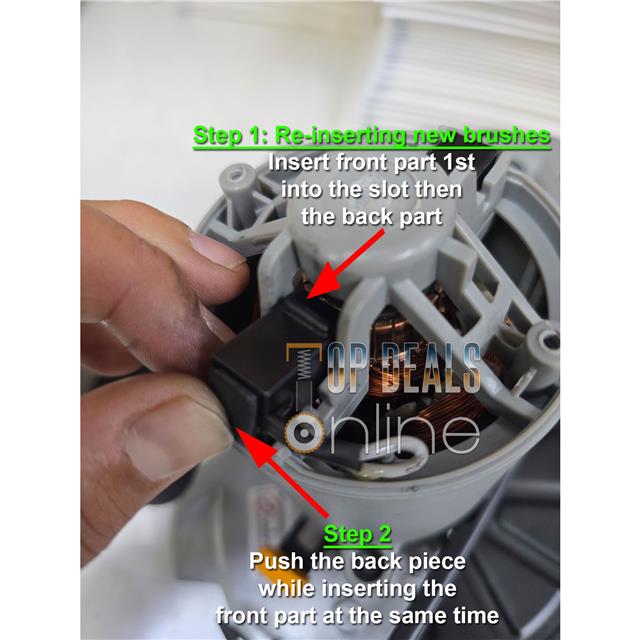 Step 1: Re-inserting new brushes
Insert front part 1st into the slot then the back part

TOP DEALS Online

Step 2
Push the back piece while inserting the front part at the same time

---

**Instructions for the task**
All lines from the one with "Insert front part" to the end of the records must be set down exactly. Skip every line before it.

**Exercise output**
Insert front part 1st into the slot then the back part

TOP DEALS Online

Step 2
Push the back piece while inserting the front part at the same time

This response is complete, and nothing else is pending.